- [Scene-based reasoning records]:
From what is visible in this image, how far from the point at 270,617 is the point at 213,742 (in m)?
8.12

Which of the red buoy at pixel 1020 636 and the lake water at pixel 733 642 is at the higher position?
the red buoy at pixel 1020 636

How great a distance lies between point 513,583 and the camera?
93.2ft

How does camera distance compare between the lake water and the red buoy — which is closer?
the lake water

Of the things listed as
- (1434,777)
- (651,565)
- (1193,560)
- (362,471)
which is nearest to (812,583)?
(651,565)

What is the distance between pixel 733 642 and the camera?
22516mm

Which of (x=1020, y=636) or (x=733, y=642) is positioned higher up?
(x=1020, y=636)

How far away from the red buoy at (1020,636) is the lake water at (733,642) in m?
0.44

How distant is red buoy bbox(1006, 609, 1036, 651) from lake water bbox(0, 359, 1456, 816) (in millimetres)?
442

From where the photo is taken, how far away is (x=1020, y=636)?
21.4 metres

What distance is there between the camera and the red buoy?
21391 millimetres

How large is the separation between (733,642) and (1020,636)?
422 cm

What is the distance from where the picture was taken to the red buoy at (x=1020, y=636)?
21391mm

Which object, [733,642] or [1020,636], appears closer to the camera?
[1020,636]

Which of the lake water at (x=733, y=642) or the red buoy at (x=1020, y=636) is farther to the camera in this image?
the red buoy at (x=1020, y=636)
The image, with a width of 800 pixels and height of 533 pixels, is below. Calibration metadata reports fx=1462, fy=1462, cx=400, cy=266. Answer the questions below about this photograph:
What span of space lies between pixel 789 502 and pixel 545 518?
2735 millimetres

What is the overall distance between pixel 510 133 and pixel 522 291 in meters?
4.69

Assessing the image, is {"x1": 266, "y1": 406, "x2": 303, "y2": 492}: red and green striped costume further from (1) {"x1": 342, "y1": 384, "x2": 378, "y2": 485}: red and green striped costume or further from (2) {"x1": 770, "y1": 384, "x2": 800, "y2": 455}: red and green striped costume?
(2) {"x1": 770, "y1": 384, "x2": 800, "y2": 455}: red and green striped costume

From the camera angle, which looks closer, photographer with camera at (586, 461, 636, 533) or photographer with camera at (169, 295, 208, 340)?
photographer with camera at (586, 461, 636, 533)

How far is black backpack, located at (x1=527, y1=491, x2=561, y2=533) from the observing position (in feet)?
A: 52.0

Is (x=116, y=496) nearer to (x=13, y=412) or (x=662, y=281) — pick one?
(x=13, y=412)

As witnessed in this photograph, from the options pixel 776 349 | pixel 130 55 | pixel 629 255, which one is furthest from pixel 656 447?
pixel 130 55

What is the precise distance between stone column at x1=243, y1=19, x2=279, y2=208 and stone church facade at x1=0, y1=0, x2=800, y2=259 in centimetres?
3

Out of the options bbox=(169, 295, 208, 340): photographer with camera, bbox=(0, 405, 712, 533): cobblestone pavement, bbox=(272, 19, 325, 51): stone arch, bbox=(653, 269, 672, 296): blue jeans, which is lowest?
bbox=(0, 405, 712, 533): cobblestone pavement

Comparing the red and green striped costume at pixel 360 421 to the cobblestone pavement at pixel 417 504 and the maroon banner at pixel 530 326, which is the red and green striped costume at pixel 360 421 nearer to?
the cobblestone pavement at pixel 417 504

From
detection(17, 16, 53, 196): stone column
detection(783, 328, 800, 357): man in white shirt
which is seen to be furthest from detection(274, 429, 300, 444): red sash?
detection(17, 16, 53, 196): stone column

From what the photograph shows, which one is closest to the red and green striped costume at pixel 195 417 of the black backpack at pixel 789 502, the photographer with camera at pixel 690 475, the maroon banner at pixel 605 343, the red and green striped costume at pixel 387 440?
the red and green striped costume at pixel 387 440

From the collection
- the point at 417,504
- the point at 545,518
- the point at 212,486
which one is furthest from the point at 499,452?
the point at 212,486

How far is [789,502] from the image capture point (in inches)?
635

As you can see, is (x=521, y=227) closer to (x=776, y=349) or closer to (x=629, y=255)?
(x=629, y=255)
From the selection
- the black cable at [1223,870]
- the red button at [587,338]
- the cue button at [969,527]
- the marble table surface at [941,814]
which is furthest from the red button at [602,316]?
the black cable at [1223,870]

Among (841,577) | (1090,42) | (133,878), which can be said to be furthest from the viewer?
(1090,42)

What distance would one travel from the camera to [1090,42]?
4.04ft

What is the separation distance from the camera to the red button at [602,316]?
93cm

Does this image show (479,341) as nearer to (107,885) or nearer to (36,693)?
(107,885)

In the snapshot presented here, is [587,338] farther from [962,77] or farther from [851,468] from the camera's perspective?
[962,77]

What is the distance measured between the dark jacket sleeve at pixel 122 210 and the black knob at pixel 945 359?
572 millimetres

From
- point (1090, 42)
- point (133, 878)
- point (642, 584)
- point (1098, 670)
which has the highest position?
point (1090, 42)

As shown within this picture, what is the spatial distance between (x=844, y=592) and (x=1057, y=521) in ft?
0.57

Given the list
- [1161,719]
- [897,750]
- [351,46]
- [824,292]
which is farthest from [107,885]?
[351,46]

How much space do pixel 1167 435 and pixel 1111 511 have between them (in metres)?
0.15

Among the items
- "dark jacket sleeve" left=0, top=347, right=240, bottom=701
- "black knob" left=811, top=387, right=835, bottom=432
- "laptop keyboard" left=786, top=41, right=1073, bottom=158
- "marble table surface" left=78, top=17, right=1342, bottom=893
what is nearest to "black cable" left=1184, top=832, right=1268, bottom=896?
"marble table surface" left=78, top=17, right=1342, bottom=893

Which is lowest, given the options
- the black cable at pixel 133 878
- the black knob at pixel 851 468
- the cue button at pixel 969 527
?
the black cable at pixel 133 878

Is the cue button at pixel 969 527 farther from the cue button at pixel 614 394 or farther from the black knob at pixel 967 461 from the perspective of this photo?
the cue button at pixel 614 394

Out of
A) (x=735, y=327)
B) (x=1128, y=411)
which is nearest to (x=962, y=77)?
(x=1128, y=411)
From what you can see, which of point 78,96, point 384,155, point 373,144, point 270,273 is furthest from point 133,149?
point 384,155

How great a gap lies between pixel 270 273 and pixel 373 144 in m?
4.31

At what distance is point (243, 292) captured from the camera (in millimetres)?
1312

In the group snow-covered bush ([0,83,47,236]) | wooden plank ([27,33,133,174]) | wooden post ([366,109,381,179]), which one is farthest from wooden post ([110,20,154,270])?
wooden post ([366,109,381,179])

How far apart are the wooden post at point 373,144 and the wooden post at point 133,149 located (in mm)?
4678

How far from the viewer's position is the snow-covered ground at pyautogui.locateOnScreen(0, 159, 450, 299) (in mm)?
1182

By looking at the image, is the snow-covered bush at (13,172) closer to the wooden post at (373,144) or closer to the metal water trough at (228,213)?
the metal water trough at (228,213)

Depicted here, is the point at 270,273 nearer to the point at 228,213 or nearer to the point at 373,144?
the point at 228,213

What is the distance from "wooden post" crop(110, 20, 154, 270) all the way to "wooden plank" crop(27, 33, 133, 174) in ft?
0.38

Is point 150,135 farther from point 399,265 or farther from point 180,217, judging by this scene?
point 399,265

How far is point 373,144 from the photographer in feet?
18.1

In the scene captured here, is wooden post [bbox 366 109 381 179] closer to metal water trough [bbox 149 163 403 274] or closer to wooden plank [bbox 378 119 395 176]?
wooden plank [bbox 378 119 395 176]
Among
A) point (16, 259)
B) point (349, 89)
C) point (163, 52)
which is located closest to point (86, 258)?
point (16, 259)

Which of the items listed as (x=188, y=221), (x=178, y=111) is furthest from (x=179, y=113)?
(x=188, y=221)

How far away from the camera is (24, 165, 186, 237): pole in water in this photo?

- [Exercise goal]:
Transcribe every entry exactly.

- [Solution for this problem]:
From what is visible in this image, how far from the point at 270,617 is the point at 213,742 (in m)?
8.12

Which of the red buoy at pixel 1020 636 and the lake water at pixel 733 642 is at the higher position?
the red buoy at pixel 1020 636

How great a distance lies between point 513,583 and the camera?
93.2ft

How does camera distance compare between the lake water and the red buoy — which is closer?
the lake water

Of the things listed as
- (1434,777)
- (651,565)
- (1193,560)
- (362,471)
which is nearest to (812,583)?
(651,565)

What is the distance between pixel 733 642 and the camera?
22516mm

Which of (x=1020, y=636) or (x=733, y=642) is positioned higher up?
(x=1020, y=636)

How far away from the red buoy at (1020,636) is the lake water at (733,642) in m?
0.44

How distant is red buoy bbox(1006, 609, 1036, 651) from lake water bbox(0, 359, 1456, 816) (in millimetres)?
442

From where the photo is taken, how far away is (x=1020, y=636)?
21.4 metres

What distance is there between the camera and the red buoy?
21391 millimetres

How large is the separation between (733,642) and (1020,636)?
422 cm

What is the distance from where the picture was taken to the red buoy at (x=1020, y=636)?
21391mm

Which object, [733,642] or [1020,636], appears closer to the camera?
[1020,636]

Which of the lake water at (x=733, y=642) or the red buoy at (x=1020, y=636) is farther to the camera in this image?
the red buoy at (x=1020, y=636)
The image, with a width of 800 pixels and height of 533 pixels, is below. Calibration metadata reports fx=1462, fy=1462, cx=400, cy=266. Answer the questions below about this photograph:
What span of space lies between pixel 789 502 and pixel 545 518?
2735 millimetres

What is the overall distance between pixel 510 133 and pixel 522 291 in meters?
4.69

Assessing the image, is {"x1": 266, "y1": 406, "x2": 303, "y2": 492}: red and green striped costume further from (1) {"x1": 342, "y1": 384, "x2": 378, "y2": 485}: red and green striped costume or further from (2) {"x1": 770, "y1": 384, "x2": 800, "y2": 455}: red and green striped costume?
(2) {"x1": 770, "y1": 384, "x2": 800, "y2": 455}: red and green striped costume

From the camera angle, which looks closer, photographer with camera at (586, 461, 636, 533) or photographer with camera at (169, 295, 208, 340)?
photographer with camera at (586, 461, 636, 533)

How far is black backpack, located at (x1=527, y1=491, x2=561, y2=533) from the observing position (in feet)?
A: 52.0

Is (x=116, y=496) nearer to (x=13, y=412) or (x=662, y=281) — pick one?
(x=13, y=412)

As witnessed in this photograph, from the options pixel 776 349 | pixel 130 55 | pixel 629 255, which one is furthest from pixel 656 447?
pixel 130 55

What is the precise distance between stone column at x1=243, y1=19, x2=279, y2=208 and stone church facade at x1=0, y1=0, x2=800, y2=259 in centimetres?
3

Out of the options bbox=(169, 295, 208, 340): photographer with camera, bbox=(0, 405, 712, 533): cobblestone pavement, bbox=(272, 19, 325, 51): stone arch, bbox=(653, 269, 672, 296): blue jeans, which is lowest?
bbox=(0, 405, 712, 533): cobblestone pavement

Comparing the red and green striped costume at pixel 360 421 to the cobblestone pavement at pixel 417 504 and the maroon banner at pixel 530 326, which is the red and green striped costume at pixel 360 421 nearer to?
the cobblestone pavement at pixel 417 504

From
detection(17, 16, 53, 196): stone column
detection(783, 328, 800, 357): man in white shirt
which is seen to be furthest from detection(274, 429, 300, 444): red sash?
detection(17, 16, 53, 196): stone column

From what the photograph shows, which one is closest to the red and green striped costume at pixel 195 417 of the black backpack at pixel 789 502, the photographer with camera at pixel 690 475, the maroon banner at pixel 605 343, the red and green striped costume at pixel 387 440?
the red and green striped costume at pixel 387 440

From the collection
- the point at 417,504
- the point at 545,518
- the point at 212,486
which one is furthest from the point at 499,452?
the point at 212,486

How far is [789,502] from the image capture point (in inches)?
635

As you can see, is (x=521, y=227) closer to (x=776, y=349) or closer to (x=629, y=255)?
(x=629, y=255)
From the selection
- the black cable at [1223,870]
- the red button at [587,338]
- the cue button at [969,527]
- the marble table surface at [941,814]
which is furthest from the red button at [602,316]?
the black cable at [1223,870]

Among (841,577) | (1090,42) | (133,878), which can be said to be furthest from the viewer?
(1090,42)

What distance would one travel from the camera to [1090,42]?
4.04ft

What is the separation distance from the camera to the red button at [602,316]?
93cm

Does this image show (479,341) as nearer to (107,885) or nearer to (36,693)?
(107,885)

In the snapshot presented here, is [587,338] farther from [962,77] or farther from [851,468] from the camera's perspective?
[962,77]

What is the distance measured between the dark jacket sleeve at pixel 122 210 and the black knob at pixel 945 359?
572 millimetres

From
- point (1090, 42)
- point (133, 878)
- point (642, 584)
- point (1098, 670)
which has the highest position?
point (1090, 42)

As shown within this picture, what is the spatial distance between (x=844, y=592) and (x=1057, y=521) in ft?
0.57

Given the list
- [1161,719]
- [897,750]
- [351,46]
- [824,292]
which is farthest from [107,885]?
[351,46]

How much space do pixel 1167 435 and pixel 1111 511 have between them (in metres)?
0.15

Among the items
- "dark jacket sleeve" left=0, top=347, right=240, bottom=701
- "black knob" left=811, top=387, right=835, bottom=432
- "laptop keyboard" left=786, top=41, right=1073, bottom=158
- "marble table surface" left=78, top=17, right=1342, bottom=893
what is nearest to "black cable" left=1184, top=832, right=1268, bottom=896?
"marble table surface" left=78, top=17, right=1342, bottom=893

Which is lowest, given the options
- the black cable at pixel 133 878
- the black knob at pixel 851 468
- the cue button at pixel 969 527
?
the black cable at pixel 133 878

Is the cue button at pixel 969 527 farther from the cue button at pixel 614 394 or farther from the black knob at pixel 967 461 from the perspective of this photo?
the cue button at pixel 614 394

Out of
A) (x=735, y=327)
B) (x=1128, y=411)
which is nearest to (x=962, y=77)?
(x=1128, y=411)
From what you can see, which of point 78,96, point 384,155, point 373,144, point 270,273 is furthest from point 133,149?
point 384,155

How great a gap lies between pixel 270 273 and pixel 373 144 in m?
4.31

At what distance is point (243, 292) captured from the camera (in millimetres)?
1312

In the group snow-covered bush ([0,83,47,236]) | wooden plank ([27,33,133,174]) | wooden post ([366,109,381,179]), which one is farthest from wooden post ([110,20,154,270])?
wooden post ([366,109,381,179])

How far apart are the wooden post at point 373,144 and the wooden post at point 133,149 located (in mm)?
4678

How far from the viewer's position is the snow-covered ground at pyautogui.locateOnScreen(0, 159, 450, 299) (in mm)?
1182

By looking at the image, is the snow-covered bush at (13,172) closer to the wooden post at (373,144) or closer to the metal water trough at (228,213)?
the metal water trough at (228,213)

Depicted here, is the point at 270,273 nearer to the point at 228,213 or nearer to the point at 373,144?
the point at 228,213

What is the distance from "wooden post" crop(110, 20, 154, 270) all the way to "wooden plank" crop(27, 33, 133, 174) in ft?
0.38

Is point 150,135 farther from point 399,265 or farther from point 180,217, judging by this scene?
point 399,265

How far is point 373,144 from the photographer in feet?
18.1

In the scene captured here, is wooden post [bbox 366 109 381 179] closer to metal water trough [bbox 149 163 403 274] or closer to wooden plank [bbox 378 119 395 176]?
wooden plank [bbox 378 119 395 176]
Among
A) point (16, 259)
B) point (349, 89)
C) point (163, 52)
which is located closest to point (86, 258)?
point (16, 259)

Which of the items listed as (x=188, y=221), (x=178, y=111) is furthest from (x=179, y=113)?
(x=188, y=221)

How far away from the camera is (24, 165, 186, 237): pole in water in this photo?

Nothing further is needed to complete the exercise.